« Le moment est venu de nous expliquer en famille », écrit Claudel dans Une voix sur Israël, opuscule détaché de l’Évangile d’Isaïe auquel travaillait l’auteur du Partage de Midi, en 1949, à l’issue de la guerre opposant les Arabes à l’État qui venait de naître – surgissement théologico-politique donnant à Claudel l’occasion de rappeler que, dès les années 1930, il a vu dans le nazisme une forme d’islam, ce que confirmeront plus tard les propos de Hitler rapportés par Albert Speer. De quelle famille s’agit-il ? De ce qu’on appelle aujourd’hui le judéo-christianisme, sans toujours bien savoir de quoi il est question, en ces temps d’œcuménisme et de « tolérance » abhorrée par Claudel. Mieux vaut donc parler d’une nouvelle alliance entre juifs et chrétiens.

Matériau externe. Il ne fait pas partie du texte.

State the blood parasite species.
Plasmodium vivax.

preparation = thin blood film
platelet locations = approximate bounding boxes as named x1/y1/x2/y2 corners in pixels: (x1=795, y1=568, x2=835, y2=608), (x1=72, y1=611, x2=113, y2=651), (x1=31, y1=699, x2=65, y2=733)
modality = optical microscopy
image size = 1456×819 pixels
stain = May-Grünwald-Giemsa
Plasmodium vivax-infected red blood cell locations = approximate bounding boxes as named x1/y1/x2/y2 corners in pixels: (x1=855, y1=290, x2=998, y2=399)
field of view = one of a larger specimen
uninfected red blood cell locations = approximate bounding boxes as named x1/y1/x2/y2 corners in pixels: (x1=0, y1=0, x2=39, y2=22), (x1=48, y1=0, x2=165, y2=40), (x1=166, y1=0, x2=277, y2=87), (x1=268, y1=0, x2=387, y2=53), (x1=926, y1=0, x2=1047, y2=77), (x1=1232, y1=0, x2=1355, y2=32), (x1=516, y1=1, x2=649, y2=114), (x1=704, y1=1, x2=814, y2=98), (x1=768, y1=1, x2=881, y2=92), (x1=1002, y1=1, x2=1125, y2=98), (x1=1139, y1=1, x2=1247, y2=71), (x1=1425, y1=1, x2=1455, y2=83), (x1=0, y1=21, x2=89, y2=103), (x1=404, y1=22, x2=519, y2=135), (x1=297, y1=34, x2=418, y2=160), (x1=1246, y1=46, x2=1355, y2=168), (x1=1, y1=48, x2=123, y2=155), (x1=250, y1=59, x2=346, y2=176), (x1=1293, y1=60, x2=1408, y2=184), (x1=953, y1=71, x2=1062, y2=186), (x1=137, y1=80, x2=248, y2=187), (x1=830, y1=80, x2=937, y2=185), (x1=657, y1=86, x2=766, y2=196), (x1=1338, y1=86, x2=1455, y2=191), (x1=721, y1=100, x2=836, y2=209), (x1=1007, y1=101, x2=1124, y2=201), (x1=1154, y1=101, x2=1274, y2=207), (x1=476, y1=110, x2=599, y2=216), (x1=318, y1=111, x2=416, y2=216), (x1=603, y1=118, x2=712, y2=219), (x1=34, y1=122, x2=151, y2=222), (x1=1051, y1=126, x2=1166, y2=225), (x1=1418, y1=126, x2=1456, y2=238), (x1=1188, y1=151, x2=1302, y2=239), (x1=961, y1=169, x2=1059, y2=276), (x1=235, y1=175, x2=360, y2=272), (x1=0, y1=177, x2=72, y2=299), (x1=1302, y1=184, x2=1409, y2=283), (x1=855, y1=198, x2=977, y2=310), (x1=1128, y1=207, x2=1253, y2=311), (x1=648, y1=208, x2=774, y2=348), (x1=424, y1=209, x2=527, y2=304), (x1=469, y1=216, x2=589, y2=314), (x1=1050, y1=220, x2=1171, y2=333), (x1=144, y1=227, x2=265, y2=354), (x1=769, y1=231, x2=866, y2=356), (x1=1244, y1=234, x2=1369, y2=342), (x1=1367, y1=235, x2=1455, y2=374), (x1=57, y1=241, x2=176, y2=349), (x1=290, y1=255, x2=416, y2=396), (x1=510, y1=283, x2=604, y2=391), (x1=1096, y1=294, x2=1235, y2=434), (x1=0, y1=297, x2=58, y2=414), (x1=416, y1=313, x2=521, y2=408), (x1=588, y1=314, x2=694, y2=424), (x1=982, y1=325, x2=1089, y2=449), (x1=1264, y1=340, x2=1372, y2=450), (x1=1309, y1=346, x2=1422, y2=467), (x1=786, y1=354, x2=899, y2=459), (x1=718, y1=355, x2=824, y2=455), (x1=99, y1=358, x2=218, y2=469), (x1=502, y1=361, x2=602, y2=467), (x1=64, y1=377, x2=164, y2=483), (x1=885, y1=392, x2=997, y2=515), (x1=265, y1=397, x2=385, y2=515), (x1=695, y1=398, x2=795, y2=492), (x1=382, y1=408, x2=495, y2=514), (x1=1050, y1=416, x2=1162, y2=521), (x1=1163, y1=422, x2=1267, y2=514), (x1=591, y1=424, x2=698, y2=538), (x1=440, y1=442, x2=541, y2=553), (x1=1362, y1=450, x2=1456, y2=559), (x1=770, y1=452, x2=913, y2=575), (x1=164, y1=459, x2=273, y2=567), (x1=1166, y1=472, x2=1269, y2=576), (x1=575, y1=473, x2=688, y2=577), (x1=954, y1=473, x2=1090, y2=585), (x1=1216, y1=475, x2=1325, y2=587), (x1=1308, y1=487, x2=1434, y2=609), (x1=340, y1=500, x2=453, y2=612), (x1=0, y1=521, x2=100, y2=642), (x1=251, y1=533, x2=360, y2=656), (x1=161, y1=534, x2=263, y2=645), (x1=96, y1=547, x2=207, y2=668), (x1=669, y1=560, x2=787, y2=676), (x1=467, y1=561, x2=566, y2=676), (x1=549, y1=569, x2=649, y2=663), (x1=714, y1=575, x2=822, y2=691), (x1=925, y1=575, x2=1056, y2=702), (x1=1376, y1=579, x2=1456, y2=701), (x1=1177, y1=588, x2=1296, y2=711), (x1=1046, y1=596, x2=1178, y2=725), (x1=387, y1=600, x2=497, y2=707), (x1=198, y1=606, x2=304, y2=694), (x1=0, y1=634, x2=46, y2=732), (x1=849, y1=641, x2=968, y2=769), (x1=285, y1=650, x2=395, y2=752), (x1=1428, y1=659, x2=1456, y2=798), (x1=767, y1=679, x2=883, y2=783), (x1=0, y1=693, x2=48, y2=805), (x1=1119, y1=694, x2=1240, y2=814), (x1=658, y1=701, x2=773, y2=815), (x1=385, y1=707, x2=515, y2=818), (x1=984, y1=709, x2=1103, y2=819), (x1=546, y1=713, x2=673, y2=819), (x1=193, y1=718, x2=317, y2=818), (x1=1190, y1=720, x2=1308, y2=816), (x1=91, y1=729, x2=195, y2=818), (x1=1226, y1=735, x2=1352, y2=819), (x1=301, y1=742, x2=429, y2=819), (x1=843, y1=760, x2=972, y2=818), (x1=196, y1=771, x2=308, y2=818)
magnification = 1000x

Dans la coïncidence qui nous est annoncée de la réconciliation des Juifs et de la plénification, disons périphérique, de la Chrétienté, il n’y a pas de hasard, il y a un travail réciproque de cause à effet.
Un texte irrigué, irradié même par l’Ancien Testament comme par le Nouveau, et qui n’hésite pas devant ce qui s’avance comme paradoxe mais qui est un craie de lumière violente et douce, à savoir cette « vocation d’Israël à la possession du monde, et comment l’appeler autrement qu’une vocation catholique ? » Un texte aussi déroutant, splendide et nécessaire que Le Salut par les Juifs de Léon Bloy – Claudel et Bloy admirés par Levinas, rappelle Fabrice Hadjaj, dans Claudel plus que sioniste ou La Vocation catholique d’Israël : lumineuse et dense postface au texte claudélien, et l’une des plus hautes méditations qu’il m’ait été donné de lire sur les liens de sang du judaïsme et du catholicisme – le sionisme, lui, pouvant être considérée comme « la plus grande résistance politique possible au transhumanisme contemporain.»
Clara Lukowska, La Revue littéraire n°70, novembre-décembre 2017.
• Paul Claudel, Une voix sur Israël (et son écho par Fabrice Hadjadj), Les provinciales, 2017.